## Extrait fourni
<<<<

Cependant, peu avant la publication des résultats le 15 août, l’un des agents électoraux d’Odinga a déclaré qu’il ne pouvait pas vérifier certains des résultats et qu’il avait des informations sur des malversations électorales, sans donner de détails. Cette déclaration a été suivie de près par le refus de quatre des sept commissaires de l’IEBC de valider les résultats de l’élection présidentielle, déclarant qu’ils ne pouvaient pas le faire parce que la dernière étape du processus de tabulation avait été opaque. Malgré tout, les résultats ont été annoncés, montrant Ruto comme vainqueur. Le lendemain, Odinga a alors rejeté les résultats, promettant de les contester en justice[5].
Il est alors important, pour bien comprendre le processus électoral présidentiel au Kenya, d’analyser les parcours des années antérieures. Mais, auparavant, il faudrait d’abord découvrir les deux principaux protagonistes de la dernière élection présidentielle kenyane.
Les deux grands protagonistes de l’élection de 2022
L’élection présidentielle de 2022 au Kenya a vu s’affronter deux grandes figures de la politique de ce pays. D’abord le vétéran Raila Odinga[6]. Fils de la grande figure de la politique kenyane avant et après l’indépendance, Odinga Odinga, Raila Odinga a suivi le pas de son père qui s’est opposé aux présidents Jomo Kenyatta (premier président du Kenya) et Daniel Arap Moi. Né le 7 janvier 1945, cet intellectuel et businessman de l’ethnie luo s’est engagé en politique après son emprisonnement de six ans, accusé d’avoir comploté contre le président Daniel Arap Moi. Il fut alors arrêté pendant six ans. Ensuite, il fut de nouveau arrêté pour avoir fait campagne contre le régime du parti unique. Il chercha refuge en Norvège en 1991 avant de retourner au Kenya en 1992.
Le deuxième grand protagoniste de l’élection présidentielle de 2022 au Kenya, c’est William Ruto, vice-président du pays au moment de sa candidature. Né le 21 décembre 1966, dans la région de Kamagut, dans le comté d’Uasin Gishu, Ruto a reçu son éducation élémentaire dans une école primaire de Kamagut, puis est entré dans le « Wareng Secondary School » situé à Eldoret. Après ses études secondaires à « Kapsabet High School » situé à Nandi, il avait rejoint l’université de Nairobi, où il s’est inscrit à un baccalauréat. Il s’est spécialisé dans des sujets tels que la zoologie et la botanique, dans le cadre de ce cours. Il a obtenu son diplôme en 1990 et a dépassé sa classe pour laquelle on lui a offert une bourse pour poursuivre sa maîtrise dans la même université. Il avait été employé comme enseignant dans diverses écoles secondaires de Sirgoi et Kamagut. En ce qui concerne son parcours politique, Ruto a rejoint en 1992, le parti Kenya African National Union (KANU), dans leur campagne électorale pour soutenir le fondateur du parti, Daniel Arap Moi. Il est ainsi entré dans la sphère politique du Kenya, après avoir été nommé député de la circonscription d’Eldoret North, en 1997. En 2002, il a été vice-ministre de l’intérieur et, la même année, il a de nouveau été élu au Parlement. Il devint le secrétaire général du parti KANU en 2005.

>>>>

## Tâches à réaliser
(a) Recopiez le passage de l'extrait sur l'élection présidentielle kenyane qui va de « Il est alors » à « élection présidentielle kenyane. », ces deux bornes comprises.
(b) Rédigez la suite de l'extrait sur l'élection présidentielle kenyane à partir de l'endroit où il s'arrête.
La liste n'est pas nécessaire ici.

## Entrées du corpus
<<<<

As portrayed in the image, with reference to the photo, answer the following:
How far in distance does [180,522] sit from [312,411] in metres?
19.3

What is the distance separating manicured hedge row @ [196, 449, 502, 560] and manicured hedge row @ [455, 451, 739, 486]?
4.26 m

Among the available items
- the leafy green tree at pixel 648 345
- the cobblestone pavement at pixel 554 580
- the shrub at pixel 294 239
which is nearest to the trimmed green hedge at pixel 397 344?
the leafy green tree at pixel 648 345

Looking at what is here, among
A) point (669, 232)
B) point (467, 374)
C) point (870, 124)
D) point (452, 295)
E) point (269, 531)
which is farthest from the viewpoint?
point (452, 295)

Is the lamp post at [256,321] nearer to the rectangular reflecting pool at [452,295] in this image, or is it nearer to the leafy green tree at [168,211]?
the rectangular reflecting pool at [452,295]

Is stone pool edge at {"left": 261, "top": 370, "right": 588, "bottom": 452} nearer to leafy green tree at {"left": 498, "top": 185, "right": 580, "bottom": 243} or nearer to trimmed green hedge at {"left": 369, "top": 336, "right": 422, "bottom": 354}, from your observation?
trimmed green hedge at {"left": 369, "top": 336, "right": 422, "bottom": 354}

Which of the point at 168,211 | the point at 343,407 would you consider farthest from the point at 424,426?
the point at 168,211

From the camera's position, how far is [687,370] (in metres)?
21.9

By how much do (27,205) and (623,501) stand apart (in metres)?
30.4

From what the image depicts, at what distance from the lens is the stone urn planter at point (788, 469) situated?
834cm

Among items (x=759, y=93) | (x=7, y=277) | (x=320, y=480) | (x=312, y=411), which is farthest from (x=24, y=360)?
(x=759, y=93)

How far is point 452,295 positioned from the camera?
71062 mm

>>>>

## Problèmes résolus
(a)
Il est alors important, pour bien comprendre le processus électoral présidentiel au Kenya, d’analyser les parcours des années antérieures. Mais, auparavant, il faudrait d’abord découvrir les deux principaux protagonistes de la dernière élection présidentielle kenyane.

(b)
Expériences différentes
Ruto et Odinga ont en commun le fait d’être des acteurs politiques de leur pays. Mais ils ont chacun un parcours, différent de l’autre, même si leurs chemins se sont croisés au sein d’un parti politique. Dans la course pour la présidence du pays, Ruto a eu plus de chance qu’Odinga. On se rappellera que c’est en 2006 que Ruto avait annoncé qu’il se présenterait aux élections présidentielles, qui devaient commencer l’année suivante. Sa décision alors qu’il était secrétaire général du Parti KANU (au pouvoir) n’avait pas été appuyée par ses camarades du parti. Il a donc tenté de déposer la candidature du « Mouvement démocratique orange » (ODM), mais n’a pas obtenu de nomination.
En 2007, Ruto s’était en effet séparé du parti KANU et avait démissionné de son poste de secrétaire général. Il rejoignit alors le Mouvement démocrate orange (ODM) de Raila Odinga. Après le chaos de l’élection présidentielle de 2007, le président déclaré vainqueur, Mwai Kibaki et Odinga sont parvenus à une entente mutuelle et ont décidé de former un gouvernement de coalition en 2008. Ruto y figure comme ministre de l’Agriculture. En 2010 il est devint ministre de l’Enseignement supérieur, avant de démissionner en 2011, tout en gardant son siège de député. C’est en cette année qu’il termina aussi son master en sciences de l’environnement.
Bien que le nom de Ruto soit sur la liste noire de certaines personnes accusées de corruption publiée en 2012 par la « Law Society of Kenya » (KSK), Ruto, qui s’était déjà séparé du parti d’Odinga, réussit à obtenir un grand nombre de votes l’année suivante. Il était en même temps colistier d’Uhuru Kenyatta. Ruto et Kenyatta avaient en effet formé le parti de coalition nommé « Jubilee Alliance », pour l’élection présidentielle de 2013 qu’ils remportèrent[7].
En ce qui est d’Odinga, c’est un vétéran politique habitué à la course pour la présidence. C’est en 1992 qu’il se présente pour la première fois à l’élection parlementaire et est élu à l’Assemblée nationale sous la bannière du Forum pour la restauration de la démocratie (Forum for the Restoration of Democracy–Kenya, FORD-K), parti dirigé par son père. Après la mort de son père, en 1994, et à la suite de la lutte de leadership au sein du parti, il quitte le FORD-K pour rejoindre le Parti du développement national (National Development Party, NDP). En 1997, Raila Odinga se présente pour la première fois à l’élection présidentielle, candidat de NDP, défiant Arap Moi. Ce fut alors son premier échec, mais il a pu conserver son siège à l’Assemblée nationale. A l’exemple de son père qui, avant sa mort, a soutenu le régime de Daniel Arap Moi, Raila Odinga et le NDP apportèrent leur soutien à ce même président Arap Moi et son parti, l’Union nationale du Kenya, (the Kenya African National Union, KANU). Raila Odinga entre alors, en 2001, dans le gouvernement dirigé par Arap Moi comme ministre de l’énergie. En 2002, le parti NPD est absorbé par KANU, le parti au pouvoir et Raila Odinga en devient secrétaire général.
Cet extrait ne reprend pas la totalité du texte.